[RFC][PATCH v3 9/10] memcg: scan limited memory reclaim
From: KAMEZAWA Hiroyuki
Date: Thu May 26 2011 - 01:41:57 EST
Better name is welcomed ;(
==
rate limited memory LRU scanning for memcg.
This patch implements a routine for asynchronous memory reclaim for memory
cgroup, which will be triggered when the usage is near to the limit.
This patch includes only code codes for memory freeing.
Asynchronous memory reclaim can be a help for reduce latency because
memory reclaim goes while an application need to wait or compute something.
To do memory reclaim in async, we need some thread or worker.
Unlike node or zones, memcg can be created on demand and there may be
a system with thousands of memcgs. So, the number of jobs for memcg
asynchronous memory reclaim can be big number in theory. So, node kswapd
codes doesn't fit well. And some scheduling on memcg layer will be
appreciated.
This patch implements a LRU scanning which the number of scan is limited.
When shrink_mem_cgroup_shrink_rate_limited() is called, it scans pages at most
MEMCG_STATIC_SCAN_LIMIT(2Mbytes) pages. By this, round-robin can be
implemented.
Changelog:
- dropped most of un-explained heuristic codes.
- added more comments.
Signed-off-by: KAMEZAWA Hiroyuki <kamezawa.hiroyu@xxxxxxxxxxxxxx>
---
include/linux/memcontrol.h | 2
mm/memcontrol.c | 4 -
mm/vmscan.c | 153 +++++++++++++++++++++++++++++++++++++++++++--
3 files changed, 153 insertions(+), 6 deletions(-)
Index: memcg_async/mm/vmscan.c
===================================================================
--- memcg_async.orig/mm/vmscan.c
+++ memcg_async/mm/vmscan.c
@@ -106,6 +106,7 @@ struct scan_control {
/* Which cgroup do we reclaim from */
struct mem_cgroup *mem_cgroup;
+ unsigned long scan_limit; /* async reclaim uses static scan rate */
/*
* Nodemask of nodes allowed by the caller. If NULL, all nodes
@@ -1722,7 +1723,7 @@ static unsigned long shrink_list(enum lr
static void get_scan_count(struct zone *zone, struct scan_control *sc,
unsigned long *nr, int priority)

Problem to work on
According to the memcg patch above, at most how many pages does shrink_mem_cgroup_shrink_rate_limited() scan when it is called?

Source material
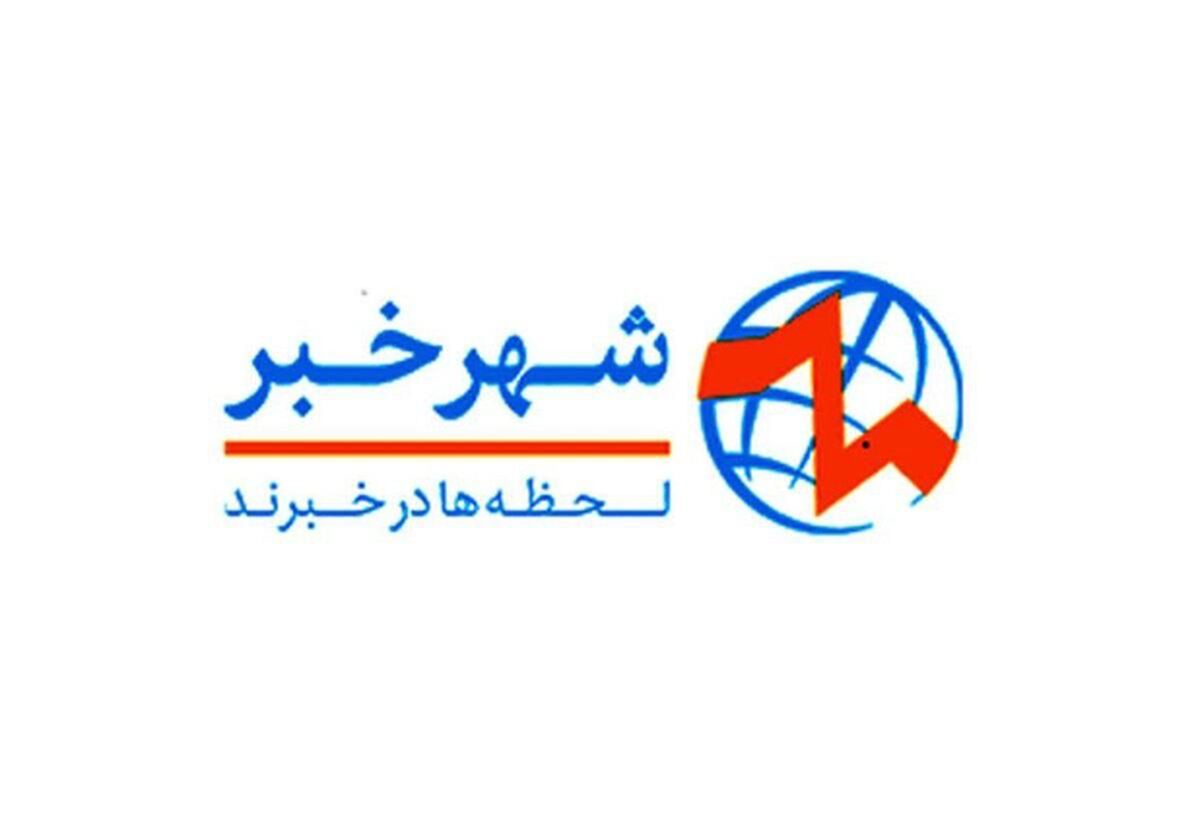 ورزش؛ نقطه اتصال اخبار، اقتصاد و هیجان رقابت‌ها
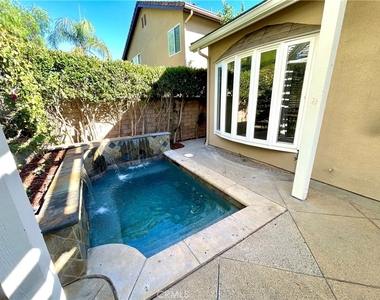 27806 Country Lane - Photo Thumbnail 64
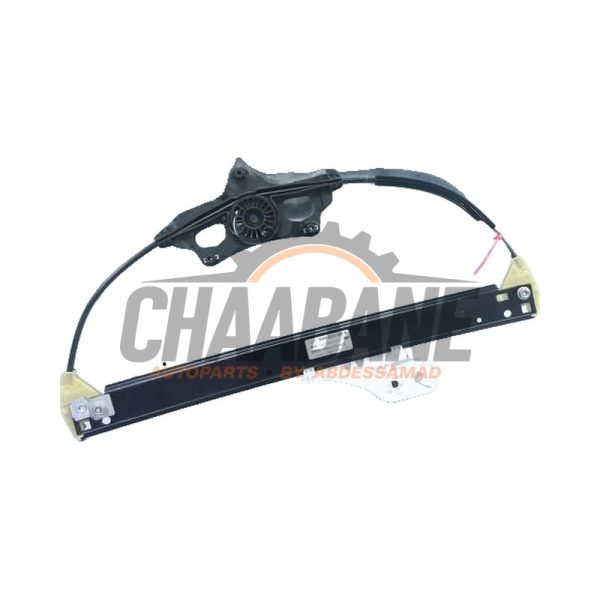 Mecanique vitre 4portes arriere droite 8W0839462A Audi RS4 2017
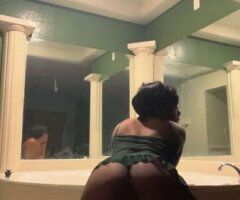 Cincinnati escorts - Cincinnati Hotel Specials — Throat Goat Sessions (BJ & B*BJ) + Quickie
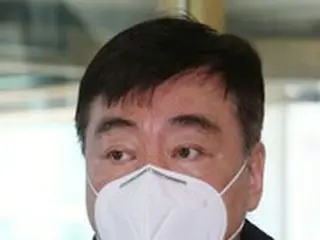 駐韓中国大使、「南北、同じ民族なのだから努力すべき」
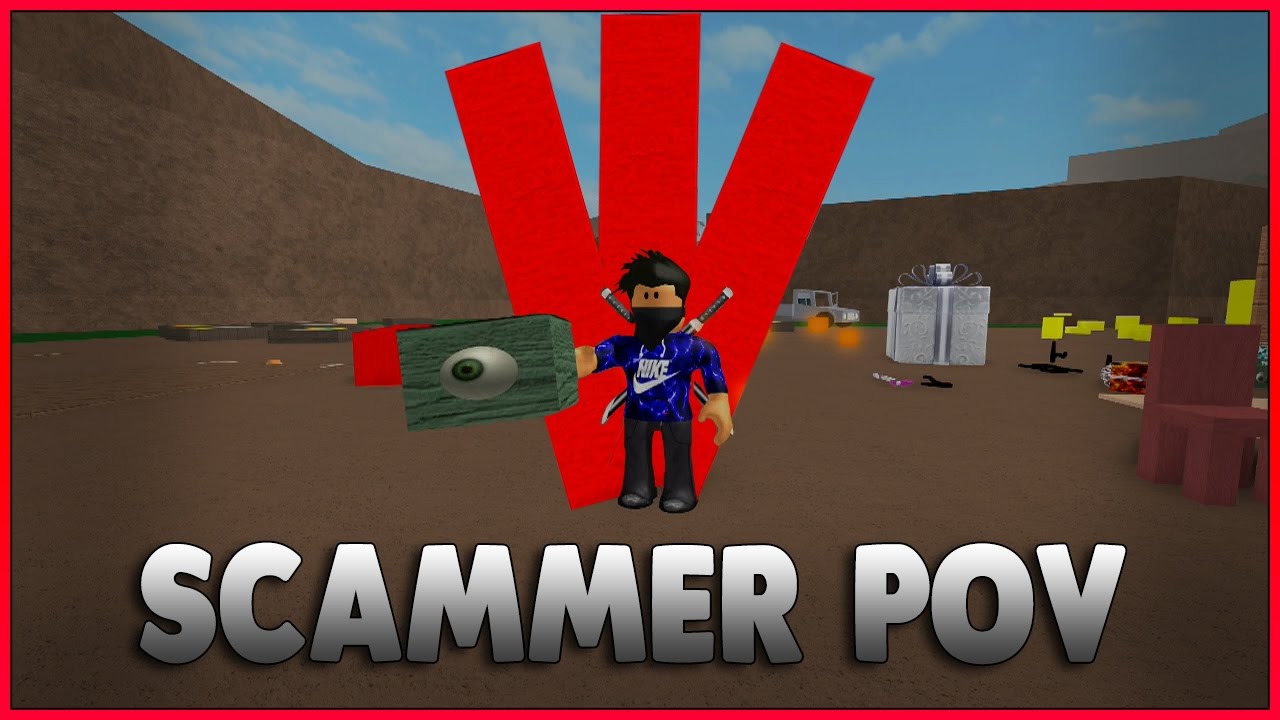 Catching Scammers 4 Roblox Lumber Tycoon 2 Scammers Pov Youtube - roblox lumber tycoon 2 pro helps noob pro gets rewarded 10mill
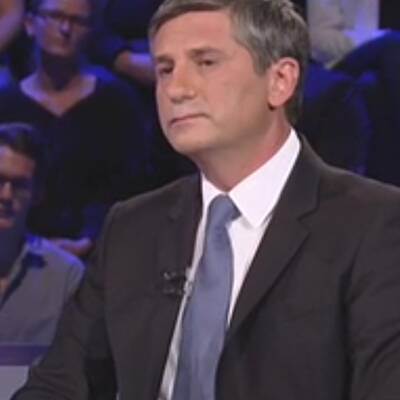 Faymann vs. Spindelegger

Answer below
It scans at most MEMCG_STATIC_SCAN_LIMIT (2Mbytes) pages.